▶ _Task brief_: Write the part that opens with the line containing "Return results in" and closes with the line containing "432L304 439L310 450L324" as a numbered list, leaving out blank lines.

▶ _Source material_:
----------
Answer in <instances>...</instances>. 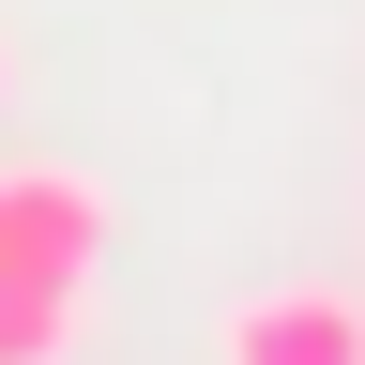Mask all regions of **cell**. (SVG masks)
----------
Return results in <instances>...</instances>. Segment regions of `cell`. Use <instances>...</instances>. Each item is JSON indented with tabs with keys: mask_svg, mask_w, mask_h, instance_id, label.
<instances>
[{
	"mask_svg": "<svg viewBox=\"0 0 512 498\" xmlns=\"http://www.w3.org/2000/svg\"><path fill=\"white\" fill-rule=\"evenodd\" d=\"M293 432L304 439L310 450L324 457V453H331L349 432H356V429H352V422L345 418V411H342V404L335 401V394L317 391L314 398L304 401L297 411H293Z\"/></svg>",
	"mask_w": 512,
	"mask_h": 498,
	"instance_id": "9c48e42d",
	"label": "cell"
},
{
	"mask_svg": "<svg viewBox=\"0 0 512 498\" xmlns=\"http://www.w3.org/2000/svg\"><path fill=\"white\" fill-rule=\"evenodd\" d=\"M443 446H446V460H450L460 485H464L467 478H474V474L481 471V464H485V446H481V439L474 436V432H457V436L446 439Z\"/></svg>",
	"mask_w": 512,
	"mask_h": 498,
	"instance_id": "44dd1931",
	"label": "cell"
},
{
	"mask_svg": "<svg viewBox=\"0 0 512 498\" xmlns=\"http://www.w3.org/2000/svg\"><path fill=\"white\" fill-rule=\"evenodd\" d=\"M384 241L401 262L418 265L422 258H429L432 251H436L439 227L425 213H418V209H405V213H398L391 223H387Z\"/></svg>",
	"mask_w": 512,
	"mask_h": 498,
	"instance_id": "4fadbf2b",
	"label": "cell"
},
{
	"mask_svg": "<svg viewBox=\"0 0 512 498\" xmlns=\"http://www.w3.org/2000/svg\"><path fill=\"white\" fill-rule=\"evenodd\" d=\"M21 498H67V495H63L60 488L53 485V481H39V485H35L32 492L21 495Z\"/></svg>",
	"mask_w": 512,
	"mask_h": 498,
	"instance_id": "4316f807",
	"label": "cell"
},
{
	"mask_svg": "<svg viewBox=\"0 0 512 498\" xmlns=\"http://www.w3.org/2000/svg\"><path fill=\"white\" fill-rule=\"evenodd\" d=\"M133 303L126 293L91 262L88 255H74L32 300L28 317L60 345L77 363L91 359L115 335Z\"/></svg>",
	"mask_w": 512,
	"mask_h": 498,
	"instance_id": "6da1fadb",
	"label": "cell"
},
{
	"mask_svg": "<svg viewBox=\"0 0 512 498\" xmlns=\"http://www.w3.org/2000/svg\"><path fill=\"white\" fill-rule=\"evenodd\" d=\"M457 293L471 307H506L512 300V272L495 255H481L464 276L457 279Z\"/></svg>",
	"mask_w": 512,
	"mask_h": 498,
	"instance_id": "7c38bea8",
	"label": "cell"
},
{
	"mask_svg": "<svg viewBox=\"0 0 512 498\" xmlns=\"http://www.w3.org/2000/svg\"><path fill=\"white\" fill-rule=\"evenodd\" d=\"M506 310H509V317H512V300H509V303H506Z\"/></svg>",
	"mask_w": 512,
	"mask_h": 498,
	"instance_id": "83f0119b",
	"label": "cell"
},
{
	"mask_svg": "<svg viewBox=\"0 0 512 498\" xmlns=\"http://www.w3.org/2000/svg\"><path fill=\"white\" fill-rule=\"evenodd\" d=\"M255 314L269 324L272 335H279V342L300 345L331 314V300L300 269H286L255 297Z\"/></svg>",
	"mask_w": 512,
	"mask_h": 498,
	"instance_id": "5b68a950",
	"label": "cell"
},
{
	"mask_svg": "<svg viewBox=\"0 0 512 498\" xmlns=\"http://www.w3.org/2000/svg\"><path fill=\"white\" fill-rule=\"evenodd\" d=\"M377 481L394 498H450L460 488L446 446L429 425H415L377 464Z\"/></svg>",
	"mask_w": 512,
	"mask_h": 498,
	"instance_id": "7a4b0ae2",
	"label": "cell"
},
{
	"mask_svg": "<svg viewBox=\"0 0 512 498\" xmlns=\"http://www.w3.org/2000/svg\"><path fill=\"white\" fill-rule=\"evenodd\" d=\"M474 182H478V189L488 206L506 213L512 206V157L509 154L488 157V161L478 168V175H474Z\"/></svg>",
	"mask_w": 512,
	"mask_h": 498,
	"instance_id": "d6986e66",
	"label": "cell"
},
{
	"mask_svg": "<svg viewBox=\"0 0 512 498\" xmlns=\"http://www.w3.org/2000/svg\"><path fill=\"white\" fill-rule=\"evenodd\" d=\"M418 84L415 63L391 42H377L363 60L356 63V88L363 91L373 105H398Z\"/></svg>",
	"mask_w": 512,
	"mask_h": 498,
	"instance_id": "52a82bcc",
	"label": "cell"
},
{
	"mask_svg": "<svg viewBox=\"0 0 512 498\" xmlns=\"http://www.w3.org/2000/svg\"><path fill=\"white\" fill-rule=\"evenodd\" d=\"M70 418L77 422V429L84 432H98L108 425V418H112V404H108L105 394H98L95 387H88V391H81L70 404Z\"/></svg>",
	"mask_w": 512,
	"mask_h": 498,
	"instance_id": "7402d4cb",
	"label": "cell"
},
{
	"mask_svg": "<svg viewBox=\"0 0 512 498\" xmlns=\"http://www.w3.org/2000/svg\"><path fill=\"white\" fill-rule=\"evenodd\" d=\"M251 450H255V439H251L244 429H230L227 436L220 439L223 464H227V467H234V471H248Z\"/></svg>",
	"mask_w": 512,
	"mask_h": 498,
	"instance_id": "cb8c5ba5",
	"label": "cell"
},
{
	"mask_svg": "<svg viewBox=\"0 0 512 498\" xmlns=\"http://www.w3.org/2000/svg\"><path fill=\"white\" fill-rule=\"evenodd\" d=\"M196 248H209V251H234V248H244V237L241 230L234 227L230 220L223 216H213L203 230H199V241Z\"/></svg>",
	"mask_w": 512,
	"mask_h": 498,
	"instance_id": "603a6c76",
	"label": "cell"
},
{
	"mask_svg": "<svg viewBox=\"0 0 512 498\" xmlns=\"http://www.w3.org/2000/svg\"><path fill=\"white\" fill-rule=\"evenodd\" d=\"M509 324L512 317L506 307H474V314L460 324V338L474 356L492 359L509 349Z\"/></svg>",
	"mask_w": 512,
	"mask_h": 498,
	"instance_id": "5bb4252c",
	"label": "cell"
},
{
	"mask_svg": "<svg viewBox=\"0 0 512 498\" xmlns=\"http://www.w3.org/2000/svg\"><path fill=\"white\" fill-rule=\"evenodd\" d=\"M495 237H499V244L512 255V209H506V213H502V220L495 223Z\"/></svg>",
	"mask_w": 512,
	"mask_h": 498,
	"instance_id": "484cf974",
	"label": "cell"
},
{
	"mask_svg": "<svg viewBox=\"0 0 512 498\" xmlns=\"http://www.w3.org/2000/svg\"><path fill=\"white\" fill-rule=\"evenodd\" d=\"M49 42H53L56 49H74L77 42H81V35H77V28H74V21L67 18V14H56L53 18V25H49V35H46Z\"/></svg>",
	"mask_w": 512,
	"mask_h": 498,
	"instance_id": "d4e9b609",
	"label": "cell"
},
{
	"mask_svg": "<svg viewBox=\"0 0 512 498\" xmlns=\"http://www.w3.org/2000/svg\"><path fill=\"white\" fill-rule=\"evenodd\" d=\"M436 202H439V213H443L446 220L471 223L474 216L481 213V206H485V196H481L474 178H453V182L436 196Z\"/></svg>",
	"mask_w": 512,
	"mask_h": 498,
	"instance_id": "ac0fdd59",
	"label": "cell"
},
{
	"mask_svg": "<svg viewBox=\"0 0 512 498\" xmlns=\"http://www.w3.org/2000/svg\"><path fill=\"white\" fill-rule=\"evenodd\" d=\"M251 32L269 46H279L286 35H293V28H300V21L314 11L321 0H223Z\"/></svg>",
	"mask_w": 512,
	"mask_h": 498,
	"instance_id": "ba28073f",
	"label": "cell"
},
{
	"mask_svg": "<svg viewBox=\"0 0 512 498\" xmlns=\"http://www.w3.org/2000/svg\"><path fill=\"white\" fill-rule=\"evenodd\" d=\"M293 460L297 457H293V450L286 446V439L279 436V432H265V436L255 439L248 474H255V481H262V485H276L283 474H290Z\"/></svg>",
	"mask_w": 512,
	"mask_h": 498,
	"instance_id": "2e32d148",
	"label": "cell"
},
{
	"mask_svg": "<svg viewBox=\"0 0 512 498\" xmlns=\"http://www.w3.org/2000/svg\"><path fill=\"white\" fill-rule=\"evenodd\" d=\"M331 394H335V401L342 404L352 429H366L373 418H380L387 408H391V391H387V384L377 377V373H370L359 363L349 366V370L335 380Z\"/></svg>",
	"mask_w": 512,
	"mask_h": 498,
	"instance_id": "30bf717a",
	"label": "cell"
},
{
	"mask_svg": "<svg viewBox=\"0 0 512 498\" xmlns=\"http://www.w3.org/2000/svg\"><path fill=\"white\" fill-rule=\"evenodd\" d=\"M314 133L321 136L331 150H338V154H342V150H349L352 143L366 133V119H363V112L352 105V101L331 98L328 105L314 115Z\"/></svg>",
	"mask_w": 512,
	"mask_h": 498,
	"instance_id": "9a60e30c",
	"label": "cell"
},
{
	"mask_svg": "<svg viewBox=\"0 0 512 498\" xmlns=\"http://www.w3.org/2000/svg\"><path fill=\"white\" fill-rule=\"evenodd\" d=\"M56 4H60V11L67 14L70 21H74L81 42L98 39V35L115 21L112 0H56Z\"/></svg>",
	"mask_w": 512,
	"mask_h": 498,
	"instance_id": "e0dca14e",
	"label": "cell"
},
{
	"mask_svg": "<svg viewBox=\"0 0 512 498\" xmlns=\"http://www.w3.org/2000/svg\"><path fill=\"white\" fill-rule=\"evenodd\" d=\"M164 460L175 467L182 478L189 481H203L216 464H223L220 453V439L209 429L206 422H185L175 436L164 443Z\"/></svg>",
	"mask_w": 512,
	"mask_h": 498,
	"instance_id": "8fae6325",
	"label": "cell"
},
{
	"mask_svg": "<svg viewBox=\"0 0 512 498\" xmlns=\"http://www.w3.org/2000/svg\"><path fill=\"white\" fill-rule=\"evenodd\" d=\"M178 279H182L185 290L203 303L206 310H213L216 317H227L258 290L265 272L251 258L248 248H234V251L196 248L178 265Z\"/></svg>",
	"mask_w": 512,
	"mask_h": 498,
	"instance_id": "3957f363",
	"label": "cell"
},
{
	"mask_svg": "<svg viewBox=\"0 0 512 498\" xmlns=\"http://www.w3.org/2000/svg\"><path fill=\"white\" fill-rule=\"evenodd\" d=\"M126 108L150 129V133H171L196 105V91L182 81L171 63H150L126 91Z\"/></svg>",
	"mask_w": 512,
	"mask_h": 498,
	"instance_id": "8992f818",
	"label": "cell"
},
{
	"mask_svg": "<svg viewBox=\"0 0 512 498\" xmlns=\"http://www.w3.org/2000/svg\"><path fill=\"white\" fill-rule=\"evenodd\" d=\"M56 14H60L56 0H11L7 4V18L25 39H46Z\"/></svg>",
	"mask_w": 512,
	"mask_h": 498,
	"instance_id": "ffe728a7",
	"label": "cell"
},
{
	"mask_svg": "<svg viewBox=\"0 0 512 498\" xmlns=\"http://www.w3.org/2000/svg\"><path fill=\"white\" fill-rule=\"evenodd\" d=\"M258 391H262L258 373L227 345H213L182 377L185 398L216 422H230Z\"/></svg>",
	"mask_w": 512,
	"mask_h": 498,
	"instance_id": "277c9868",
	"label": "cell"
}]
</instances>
----------
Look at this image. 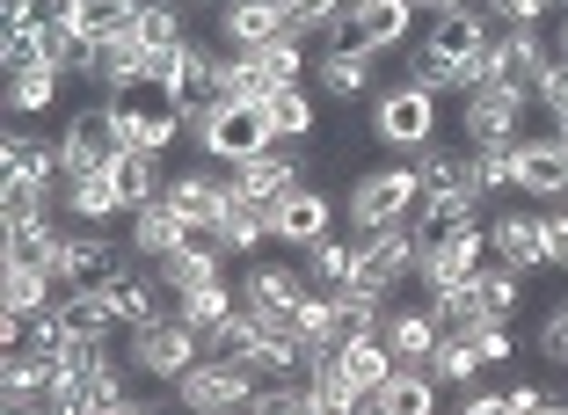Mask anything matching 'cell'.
----------
▶ _Response to the task_:
1. Return results in <instances>...</instances>. Segment regions of `cell`. Use <instances>...</instances>. Each item is JSON indented with tabs with keys: mask_svg, mask_w, mask_h, instance_id, label.
2. <instances>
3. [{
4. 	"mask_svg": "<svg viewBox=\"0 0 512 498\" xmlns=\"http://www.w3.org/2000/svg\"><path fill=\"white\" fill-rule=\"evenodd\" d=\"M293 432L304 439L310 450L324 457V453H331L349 432H356V429H352V422L345 418V411H342V404L335 401V394L317 391L314 398L304 401L297 411H293Z\"/></svg>",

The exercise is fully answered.